* PASSAGE *
* * * * * * * * *
Published online by Cambridge University Press: 05 May 2013
The powers delegated by the proposed Constitution to the federal government are few and defined.
– The Federalist No. 45IN 1994, IN SEPTEMBER OF HER FRESHMAN YEAR AT Virginia Polytechnic Institute (better known as Virginia Tech), Christy Brzonkala reported that she had been raped by two members of the school's varsity football team, one of whom allegedly told her, “You'd better not have any diseases.” When Brzonkala pressed a complaint through the college's disciplinary system, officials dismissed the charges against one of her alleged assailants. They found the other student guilty and initially suspended him for two semesters, but the school's provost overturned that punishment as “excessive” in light of the penalties in similar cases.
* * * * * * * * *
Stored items
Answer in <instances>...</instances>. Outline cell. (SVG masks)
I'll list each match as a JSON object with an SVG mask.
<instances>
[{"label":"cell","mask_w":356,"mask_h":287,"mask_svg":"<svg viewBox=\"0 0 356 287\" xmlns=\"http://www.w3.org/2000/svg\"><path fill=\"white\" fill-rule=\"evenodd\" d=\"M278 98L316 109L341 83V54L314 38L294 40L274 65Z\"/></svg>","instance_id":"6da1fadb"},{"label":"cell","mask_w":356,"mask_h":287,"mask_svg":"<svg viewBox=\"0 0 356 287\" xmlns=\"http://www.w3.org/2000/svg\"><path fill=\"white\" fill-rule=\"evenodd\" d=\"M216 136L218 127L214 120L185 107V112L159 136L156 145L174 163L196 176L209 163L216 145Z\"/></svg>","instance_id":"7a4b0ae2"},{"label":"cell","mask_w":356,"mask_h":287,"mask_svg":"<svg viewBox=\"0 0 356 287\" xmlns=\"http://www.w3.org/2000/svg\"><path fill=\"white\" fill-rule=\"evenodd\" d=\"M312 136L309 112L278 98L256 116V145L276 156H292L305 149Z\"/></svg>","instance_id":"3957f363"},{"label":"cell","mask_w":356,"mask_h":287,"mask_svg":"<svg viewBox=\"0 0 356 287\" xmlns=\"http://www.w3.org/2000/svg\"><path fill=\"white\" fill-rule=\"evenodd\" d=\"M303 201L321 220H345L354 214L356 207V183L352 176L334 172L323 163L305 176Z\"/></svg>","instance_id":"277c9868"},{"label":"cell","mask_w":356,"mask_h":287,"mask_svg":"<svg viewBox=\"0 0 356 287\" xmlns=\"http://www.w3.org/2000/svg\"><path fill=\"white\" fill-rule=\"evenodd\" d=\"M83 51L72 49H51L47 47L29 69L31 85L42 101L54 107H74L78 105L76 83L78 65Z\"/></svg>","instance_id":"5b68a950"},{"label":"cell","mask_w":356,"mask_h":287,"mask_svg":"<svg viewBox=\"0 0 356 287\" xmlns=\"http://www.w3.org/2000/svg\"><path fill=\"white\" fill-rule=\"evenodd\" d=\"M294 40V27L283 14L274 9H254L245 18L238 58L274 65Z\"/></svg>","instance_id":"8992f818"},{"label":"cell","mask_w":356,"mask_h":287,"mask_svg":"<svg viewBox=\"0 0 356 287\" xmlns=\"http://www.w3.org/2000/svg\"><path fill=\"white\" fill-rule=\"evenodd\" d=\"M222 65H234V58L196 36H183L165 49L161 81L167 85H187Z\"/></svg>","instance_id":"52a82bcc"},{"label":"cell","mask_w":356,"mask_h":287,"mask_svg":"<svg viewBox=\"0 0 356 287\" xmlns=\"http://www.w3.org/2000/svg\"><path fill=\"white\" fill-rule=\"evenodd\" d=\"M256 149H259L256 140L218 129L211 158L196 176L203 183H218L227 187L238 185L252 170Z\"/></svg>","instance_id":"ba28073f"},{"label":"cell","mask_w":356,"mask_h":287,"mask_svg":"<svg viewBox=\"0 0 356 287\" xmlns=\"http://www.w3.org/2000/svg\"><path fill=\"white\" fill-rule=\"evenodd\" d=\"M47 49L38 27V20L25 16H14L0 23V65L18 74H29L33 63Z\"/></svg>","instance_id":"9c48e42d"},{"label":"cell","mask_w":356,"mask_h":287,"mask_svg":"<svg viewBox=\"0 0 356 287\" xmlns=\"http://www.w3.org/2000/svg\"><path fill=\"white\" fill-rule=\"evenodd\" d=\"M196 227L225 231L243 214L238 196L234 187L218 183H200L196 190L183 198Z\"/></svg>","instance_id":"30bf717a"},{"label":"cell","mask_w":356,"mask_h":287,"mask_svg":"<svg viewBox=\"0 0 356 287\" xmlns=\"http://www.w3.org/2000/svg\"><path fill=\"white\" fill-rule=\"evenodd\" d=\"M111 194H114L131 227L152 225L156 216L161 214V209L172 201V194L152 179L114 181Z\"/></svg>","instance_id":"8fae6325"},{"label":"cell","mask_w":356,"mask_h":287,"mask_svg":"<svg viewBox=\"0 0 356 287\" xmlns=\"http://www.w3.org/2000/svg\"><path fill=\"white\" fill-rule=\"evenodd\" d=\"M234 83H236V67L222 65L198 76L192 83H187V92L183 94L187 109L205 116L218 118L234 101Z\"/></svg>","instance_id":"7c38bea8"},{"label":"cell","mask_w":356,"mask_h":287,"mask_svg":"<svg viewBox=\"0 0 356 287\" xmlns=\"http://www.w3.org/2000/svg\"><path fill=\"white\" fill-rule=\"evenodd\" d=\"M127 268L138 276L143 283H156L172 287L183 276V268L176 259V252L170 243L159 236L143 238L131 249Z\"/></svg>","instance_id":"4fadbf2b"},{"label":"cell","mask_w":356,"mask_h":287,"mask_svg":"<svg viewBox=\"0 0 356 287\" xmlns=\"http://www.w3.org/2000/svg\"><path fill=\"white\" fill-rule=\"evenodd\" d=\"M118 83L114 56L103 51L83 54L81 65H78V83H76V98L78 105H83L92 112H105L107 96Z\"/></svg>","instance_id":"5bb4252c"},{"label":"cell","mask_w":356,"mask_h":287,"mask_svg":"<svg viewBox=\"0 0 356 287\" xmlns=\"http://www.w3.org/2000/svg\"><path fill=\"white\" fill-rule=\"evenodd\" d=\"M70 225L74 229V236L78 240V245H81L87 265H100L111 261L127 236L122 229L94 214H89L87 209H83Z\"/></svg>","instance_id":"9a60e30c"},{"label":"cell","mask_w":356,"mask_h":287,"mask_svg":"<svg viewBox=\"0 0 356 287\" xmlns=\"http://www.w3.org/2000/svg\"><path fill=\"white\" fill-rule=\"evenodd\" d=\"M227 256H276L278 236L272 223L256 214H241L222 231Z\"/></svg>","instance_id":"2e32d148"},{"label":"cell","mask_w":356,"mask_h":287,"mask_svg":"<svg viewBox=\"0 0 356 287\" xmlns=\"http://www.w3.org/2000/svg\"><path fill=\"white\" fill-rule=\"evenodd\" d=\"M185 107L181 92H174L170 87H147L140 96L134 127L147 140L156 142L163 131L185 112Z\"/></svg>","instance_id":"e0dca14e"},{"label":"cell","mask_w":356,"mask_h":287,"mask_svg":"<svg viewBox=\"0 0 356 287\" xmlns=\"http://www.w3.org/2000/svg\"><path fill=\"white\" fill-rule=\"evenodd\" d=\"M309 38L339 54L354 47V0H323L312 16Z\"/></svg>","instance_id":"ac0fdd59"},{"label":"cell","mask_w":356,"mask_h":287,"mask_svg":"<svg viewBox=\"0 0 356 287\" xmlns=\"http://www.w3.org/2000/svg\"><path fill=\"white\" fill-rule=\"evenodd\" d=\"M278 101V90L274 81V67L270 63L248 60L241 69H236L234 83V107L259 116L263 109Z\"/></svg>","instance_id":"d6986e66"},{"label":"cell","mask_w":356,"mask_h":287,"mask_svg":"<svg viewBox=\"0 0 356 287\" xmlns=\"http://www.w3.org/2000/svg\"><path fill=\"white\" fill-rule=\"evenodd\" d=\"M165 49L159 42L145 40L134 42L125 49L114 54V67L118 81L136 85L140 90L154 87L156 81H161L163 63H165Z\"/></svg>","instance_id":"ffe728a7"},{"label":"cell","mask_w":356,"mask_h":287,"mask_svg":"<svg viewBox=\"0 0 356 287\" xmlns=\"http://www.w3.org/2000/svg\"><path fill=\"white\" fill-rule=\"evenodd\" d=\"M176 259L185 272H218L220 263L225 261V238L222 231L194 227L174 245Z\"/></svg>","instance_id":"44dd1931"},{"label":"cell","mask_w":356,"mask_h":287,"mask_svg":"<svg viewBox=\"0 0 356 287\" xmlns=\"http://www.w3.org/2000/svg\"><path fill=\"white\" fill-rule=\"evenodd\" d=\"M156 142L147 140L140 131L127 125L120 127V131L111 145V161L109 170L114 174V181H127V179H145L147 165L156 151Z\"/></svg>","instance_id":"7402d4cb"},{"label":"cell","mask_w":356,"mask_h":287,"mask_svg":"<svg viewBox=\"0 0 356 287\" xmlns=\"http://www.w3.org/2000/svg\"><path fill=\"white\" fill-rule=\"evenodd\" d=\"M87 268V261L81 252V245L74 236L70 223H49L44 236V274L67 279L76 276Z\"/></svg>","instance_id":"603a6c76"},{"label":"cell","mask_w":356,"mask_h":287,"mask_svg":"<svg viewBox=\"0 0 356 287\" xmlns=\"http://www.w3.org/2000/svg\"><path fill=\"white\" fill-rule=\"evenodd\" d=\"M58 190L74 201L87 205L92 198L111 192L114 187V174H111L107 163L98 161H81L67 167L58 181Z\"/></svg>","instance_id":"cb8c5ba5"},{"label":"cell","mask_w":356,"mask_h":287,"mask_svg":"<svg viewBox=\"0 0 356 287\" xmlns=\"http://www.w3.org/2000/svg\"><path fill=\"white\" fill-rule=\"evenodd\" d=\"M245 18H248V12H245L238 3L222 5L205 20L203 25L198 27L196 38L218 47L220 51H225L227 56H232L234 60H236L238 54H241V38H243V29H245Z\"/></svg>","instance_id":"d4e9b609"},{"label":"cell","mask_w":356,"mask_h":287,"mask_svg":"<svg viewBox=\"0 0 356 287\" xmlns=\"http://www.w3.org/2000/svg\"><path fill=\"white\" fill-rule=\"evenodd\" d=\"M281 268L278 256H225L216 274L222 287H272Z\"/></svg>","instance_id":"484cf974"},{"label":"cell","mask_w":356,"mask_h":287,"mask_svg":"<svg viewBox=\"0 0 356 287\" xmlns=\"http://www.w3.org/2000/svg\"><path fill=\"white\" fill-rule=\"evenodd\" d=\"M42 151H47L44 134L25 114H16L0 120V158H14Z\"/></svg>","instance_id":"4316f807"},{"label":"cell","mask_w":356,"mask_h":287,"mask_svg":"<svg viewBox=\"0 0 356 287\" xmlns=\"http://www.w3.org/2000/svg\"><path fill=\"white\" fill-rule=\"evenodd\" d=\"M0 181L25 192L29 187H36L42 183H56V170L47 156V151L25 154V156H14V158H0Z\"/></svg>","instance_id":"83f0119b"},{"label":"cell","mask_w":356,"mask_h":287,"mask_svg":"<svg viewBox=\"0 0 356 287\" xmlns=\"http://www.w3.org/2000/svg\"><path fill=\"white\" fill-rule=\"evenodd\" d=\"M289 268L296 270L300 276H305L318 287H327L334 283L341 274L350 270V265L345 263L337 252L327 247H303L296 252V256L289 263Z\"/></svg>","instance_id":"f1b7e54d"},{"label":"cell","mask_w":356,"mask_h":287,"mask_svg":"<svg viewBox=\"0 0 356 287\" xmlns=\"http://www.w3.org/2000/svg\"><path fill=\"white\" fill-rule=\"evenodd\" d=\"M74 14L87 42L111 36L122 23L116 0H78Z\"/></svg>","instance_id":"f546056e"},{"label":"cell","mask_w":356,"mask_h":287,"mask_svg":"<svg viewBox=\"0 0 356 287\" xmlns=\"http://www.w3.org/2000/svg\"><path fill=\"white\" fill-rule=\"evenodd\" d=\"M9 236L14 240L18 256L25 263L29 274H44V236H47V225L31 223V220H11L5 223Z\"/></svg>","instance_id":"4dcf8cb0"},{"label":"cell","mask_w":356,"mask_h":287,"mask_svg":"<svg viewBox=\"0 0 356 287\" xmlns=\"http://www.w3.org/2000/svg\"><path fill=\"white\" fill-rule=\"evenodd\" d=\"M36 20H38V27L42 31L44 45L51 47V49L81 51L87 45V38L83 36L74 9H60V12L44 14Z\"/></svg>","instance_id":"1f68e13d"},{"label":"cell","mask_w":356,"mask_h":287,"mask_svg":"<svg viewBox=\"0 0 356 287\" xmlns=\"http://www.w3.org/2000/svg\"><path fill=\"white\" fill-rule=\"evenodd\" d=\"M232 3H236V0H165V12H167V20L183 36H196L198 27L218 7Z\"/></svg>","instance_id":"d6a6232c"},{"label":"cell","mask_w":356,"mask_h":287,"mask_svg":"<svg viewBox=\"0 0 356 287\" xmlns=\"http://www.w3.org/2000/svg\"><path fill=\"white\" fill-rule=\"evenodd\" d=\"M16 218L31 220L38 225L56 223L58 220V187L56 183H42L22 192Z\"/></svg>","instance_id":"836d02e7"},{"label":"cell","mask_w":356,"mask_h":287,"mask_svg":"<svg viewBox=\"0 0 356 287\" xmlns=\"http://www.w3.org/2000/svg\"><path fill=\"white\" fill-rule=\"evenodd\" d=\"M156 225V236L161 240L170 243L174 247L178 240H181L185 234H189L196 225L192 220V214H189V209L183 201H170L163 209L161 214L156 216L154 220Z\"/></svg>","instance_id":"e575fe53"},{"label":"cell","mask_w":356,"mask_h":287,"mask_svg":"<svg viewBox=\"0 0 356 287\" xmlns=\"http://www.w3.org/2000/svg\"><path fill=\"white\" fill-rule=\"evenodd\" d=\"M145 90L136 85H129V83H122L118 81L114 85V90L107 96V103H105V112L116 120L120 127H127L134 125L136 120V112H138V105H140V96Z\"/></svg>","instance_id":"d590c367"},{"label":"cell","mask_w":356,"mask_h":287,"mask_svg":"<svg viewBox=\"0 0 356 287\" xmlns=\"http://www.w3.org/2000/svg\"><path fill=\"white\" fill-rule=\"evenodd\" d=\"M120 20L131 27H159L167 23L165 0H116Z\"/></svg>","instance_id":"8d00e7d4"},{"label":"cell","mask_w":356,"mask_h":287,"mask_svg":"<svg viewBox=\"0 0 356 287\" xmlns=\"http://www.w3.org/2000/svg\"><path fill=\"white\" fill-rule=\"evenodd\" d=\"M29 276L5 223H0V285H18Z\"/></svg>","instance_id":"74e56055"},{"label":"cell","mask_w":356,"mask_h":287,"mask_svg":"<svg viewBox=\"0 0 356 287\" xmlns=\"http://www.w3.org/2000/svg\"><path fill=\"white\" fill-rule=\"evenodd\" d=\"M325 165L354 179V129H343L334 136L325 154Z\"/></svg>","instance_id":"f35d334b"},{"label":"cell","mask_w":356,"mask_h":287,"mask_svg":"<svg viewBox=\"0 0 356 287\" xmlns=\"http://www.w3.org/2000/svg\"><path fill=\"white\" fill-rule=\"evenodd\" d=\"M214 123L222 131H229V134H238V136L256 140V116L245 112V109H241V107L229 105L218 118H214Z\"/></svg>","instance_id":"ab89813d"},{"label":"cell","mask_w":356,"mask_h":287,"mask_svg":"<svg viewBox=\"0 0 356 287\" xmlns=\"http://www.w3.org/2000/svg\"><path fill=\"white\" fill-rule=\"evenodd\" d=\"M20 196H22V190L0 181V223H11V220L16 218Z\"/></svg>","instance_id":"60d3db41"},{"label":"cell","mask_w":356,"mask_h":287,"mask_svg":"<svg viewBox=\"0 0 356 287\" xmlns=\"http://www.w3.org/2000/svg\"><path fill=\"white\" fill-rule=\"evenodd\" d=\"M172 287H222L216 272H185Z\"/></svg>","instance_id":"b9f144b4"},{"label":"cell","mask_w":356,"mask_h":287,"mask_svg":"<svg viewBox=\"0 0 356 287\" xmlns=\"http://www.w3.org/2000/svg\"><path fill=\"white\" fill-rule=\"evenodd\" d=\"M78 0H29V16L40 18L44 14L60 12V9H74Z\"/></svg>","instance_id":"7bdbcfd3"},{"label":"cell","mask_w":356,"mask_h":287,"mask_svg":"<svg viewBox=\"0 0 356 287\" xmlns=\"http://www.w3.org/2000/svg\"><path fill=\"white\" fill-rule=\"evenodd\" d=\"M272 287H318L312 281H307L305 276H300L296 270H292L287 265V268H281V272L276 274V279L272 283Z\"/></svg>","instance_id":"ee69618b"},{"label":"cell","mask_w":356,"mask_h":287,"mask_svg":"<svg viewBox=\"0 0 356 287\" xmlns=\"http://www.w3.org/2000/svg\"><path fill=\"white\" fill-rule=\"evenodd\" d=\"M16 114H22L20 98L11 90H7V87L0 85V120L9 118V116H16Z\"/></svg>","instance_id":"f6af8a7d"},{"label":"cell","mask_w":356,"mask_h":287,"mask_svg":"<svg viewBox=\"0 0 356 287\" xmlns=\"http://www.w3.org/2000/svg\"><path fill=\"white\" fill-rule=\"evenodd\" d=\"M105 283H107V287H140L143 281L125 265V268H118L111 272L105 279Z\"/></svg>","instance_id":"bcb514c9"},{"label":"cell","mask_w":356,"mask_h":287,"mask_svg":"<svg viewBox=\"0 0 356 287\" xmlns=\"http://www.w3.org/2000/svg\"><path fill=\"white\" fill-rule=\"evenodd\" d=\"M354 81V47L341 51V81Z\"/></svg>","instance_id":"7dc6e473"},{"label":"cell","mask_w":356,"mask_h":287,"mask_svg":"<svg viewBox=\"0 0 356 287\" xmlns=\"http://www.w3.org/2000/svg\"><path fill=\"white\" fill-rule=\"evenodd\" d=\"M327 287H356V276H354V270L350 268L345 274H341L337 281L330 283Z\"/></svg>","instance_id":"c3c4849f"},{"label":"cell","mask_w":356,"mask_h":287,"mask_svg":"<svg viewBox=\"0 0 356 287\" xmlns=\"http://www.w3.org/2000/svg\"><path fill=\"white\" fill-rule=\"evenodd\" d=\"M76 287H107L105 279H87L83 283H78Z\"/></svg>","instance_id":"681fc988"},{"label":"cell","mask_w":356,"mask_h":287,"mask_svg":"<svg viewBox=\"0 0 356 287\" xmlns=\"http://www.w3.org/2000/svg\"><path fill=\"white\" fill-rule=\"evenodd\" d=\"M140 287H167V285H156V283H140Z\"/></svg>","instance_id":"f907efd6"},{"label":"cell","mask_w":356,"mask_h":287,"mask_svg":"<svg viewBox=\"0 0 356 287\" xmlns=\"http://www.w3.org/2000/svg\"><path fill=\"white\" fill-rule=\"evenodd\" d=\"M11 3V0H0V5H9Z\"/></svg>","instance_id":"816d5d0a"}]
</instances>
* * * * * * * * *
* QUESTIONS ON THE MATERIAL *
- A) Repeat the part of the Virginia Tech passage that begins with the words containing "Published online by" and ends with "few and defined.", keeping every word unchanged.
- B) In the Virginia Tech passage, why did the school's provost overturn the two-semester suspension of the student found guilty?
- C) Pick up the passage about Christy Brzonkala's complaint at Virginia Tech after its last sentence and write what comes next.

* ANSWERS TO EACH TASK *
- A)
Published online by Cambridge University Press: 05 May 2013
The powers delegated by the proposed Constitution to the federal government are few and defined.

- B) The provost judged the punishment "excessive" when compared with the penalties given in similar cases.

- C)
Rape is, of course, a crime under Virginia law, and Brzonkala might have sought action by the state’s criminal justice system. In general, however, private citizens cannot force prosecutors to bring criminal charges. For a variety of reasons, prosecutors sometimes hesitate to file rape cases, perhaps especially against members of a public university’s popular football team. So Brzonkala filed a civil (rather than criminal) lawsuit of her own in which she sought not to have her alleged assailants sent to jail but to have them pay money damages directly to her. She did so under the Violence against Women Act, a federal statute Congress enacted in 1994.